No one enjoys admitting that they made a serious mistake. But when that reluctance is part of the criminal justice system, errors can mean that people who are not guilty of crimes spend years of their lives behind bars.
One such case began in November 1983, when a 14-year-old boy was shot and killed in the hallway of a Baltimore middle school. Days later, police arrested three teenage boys, who were eventually convicted of murder and then sentenced to life in prison.
Lost years
Dubbed the “Harlem Park Three” for the name of the school where the killing occurred, the three spent 36 years each behind bars.
After their 2019 release from prison, they sued the Baltimore Police Department and the lead detectives on their cases. In court documents, they argued that police reports showed that detectives had been told that another teenager had admitted his involvement in the killing and had been seen wearing the victim’s jacket afterward.
Coerced false witness statements
The suit also says police coerced statements from teenage witnesses who wrongly identified the three teens as the perpetrators.
The Harlem Park Three case is echoed in other notorious cases in which teenagers were convicted of crimes they did not commit: the Central Park Five and the Englewood Four.

## EXERCISE BRIEF
Please return the passage above about the Harlem Park Three, copied word for word between "After their 2019" and "victim’s jacket afterward.", inclusive.

## INFORMATION PROVIDED
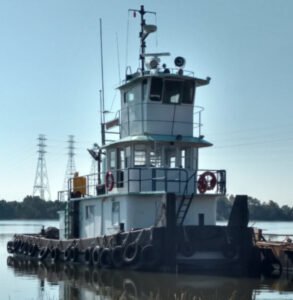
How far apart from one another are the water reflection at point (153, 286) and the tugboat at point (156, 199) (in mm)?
404

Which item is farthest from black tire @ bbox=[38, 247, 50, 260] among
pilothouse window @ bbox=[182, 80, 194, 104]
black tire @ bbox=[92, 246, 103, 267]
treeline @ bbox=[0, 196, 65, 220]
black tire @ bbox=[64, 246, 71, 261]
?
treeline @ bbox=[0, 196, 65, 220]

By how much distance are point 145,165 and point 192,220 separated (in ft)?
8.49

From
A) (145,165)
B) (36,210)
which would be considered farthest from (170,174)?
(36,210)

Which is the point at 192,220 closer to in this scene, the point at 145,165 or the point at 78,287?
the point at 145,165

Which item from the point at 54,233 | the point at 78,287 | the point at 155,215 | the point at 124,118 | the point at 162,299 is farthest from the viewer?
the point at 54,233

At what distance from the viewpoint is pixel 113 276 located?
74.4ft

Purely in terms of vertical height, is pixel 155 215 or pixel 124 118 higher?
pixel 124 118

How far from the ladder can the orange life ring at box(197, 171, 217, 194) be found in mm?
706

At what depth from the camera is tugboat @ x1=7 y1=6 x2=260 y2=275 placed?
2180 centimetres

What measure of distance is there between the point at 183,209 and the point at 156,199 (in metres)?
0.96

## EXERCISE RESPONSE
After their 2019 release from prison, they sued the Baltimore Police Department and the lead detectives on their cases. In court documents, they argued that police reports showed that detectives had been told that another teenager had admitted his involvement in the killing and had been seen wearing the victim’s jacket afterward.